The balloon, operated by Nichols, crashed into an electrical wire. All passengers were killed when the basket severed and caught fire. It is thought to be the deadliest balloon crash in U.S. history.
Robert Sumwalt, NTSB member, addressed the victim’s families upon opening:
“Our commitment at the NTSB is to learn from this event so that others don’t have to go through what you’ve gone through.”

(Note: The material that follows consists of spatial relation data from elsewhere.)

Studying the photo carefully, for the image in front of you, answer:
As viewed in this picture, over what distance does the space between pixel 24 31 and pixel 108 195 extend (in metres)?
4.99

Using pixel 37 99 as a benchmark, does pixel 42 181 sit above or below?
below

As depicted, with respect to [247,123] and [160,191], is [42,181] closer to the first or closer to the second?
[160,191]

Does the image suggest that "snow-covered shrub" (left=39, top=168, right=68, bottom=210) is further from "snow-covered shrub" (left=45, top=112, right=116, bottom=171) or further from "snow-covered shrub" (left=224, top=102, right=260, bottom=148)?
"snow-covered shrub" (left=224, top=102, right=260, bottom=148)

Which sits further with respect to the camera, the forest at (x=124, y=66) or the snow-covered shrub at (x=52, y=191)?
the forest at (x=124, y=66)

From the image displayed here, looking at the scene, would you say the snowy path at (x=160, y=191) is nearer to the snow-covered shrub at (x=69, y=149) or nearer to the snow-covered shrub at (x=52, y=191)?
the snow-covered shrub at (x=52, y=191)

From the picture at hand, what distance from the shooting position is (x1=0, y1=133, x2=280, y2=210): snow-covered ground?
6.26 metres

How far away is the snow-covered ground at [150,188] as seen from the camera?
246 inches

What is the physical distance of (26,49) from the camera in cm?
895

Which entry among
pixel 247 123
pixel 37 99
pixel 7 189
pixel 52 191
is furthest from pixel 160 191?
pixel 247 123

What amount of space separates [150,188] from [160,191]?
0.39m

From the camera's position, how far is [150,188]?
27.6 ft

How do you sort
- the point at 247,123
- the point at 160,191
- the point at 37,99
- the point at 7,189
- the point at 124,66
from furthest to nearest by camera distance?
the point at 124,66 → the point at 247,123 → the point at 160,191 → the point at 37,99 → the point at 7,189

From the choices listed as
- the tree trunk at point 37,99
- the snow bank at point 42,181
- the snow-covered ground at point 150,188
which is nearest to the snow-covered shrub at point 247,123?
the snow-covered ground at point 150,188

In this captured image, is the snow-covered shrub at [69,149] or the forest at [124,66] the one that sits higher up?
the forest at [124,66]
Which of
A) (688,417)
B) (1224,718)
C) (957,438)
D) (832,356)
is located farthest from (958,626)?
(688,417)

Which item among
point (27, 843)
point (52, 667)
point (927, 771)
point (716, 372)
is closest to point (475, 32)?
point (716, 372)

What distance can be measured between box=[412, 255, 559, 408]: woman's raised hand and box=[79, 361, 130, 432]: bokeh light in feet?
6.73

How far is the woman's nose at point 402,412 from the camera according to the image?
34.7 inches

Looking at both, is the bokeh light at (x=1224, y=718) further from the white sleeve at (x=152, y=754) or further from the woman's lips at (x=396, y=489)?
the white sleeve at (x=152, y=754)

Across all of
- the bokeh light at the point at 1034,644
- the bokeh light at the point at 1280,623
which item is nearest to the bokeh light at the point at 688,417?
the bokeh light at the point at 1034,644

A portion of the hearing examined the rules and regulations for commercial hot air balloon pilots, such as medical history they are required to disclose. As part of this, the medical history of the pilot, Alfred Nichols, was finally revealed.
An NTSB member asked the FAA for a confirmation that a commercial hot air balloon was required to apply for a medical certificate. The FAA acknowledged that this was correct.
The NTSB released witness statements that another balloon pilot can contracted them via email, stating that he had filed complained with the FAA in December 2013 after he discovered that Nichols had not disclosed a DWI.
As part of the investigation, NTSB included Nichol’s history of substance abuse, which included five DWI-related convictions. While this may be of no consequence since the pilot had not been drinking on the day of the crash, it is a concern, because, well, he could have been. He also had a history of drug arrests. Nichols did not report his criminal nor medical history to the FAA.
Bill English, Hearing Officer:
“The pilot also had a history of multiple psychiatric conditions as well as multiple prescription medications which were detected in toxicology.”
According to the NTSB, Nichols suffered from a variety of medical conditions, including depression, fibromyalgia, and Type II diabetes.
In fact, two days before the crash occurred, he had picked up an oxycodone prescription. The toxicology report revealed that he had a total of 7 prescription drugs in his system at the time of death, including valium and oxycodone. Of note, all drugs indicated by the toxicology report are banned by the FDA for airline pilots.
Currently, due to a loophole in FAA policy, balloon pilots aren’t required to disclose their medications. However, that loophole is likely to close due to these findings into the deadly balloon crash.
Sumwalt in closing:
“…this could be a watershed event for commercial air industry to up the ante on safety however that gets done. And if we don’t take it seriously we really are missing a tragic opportunity to correct it.”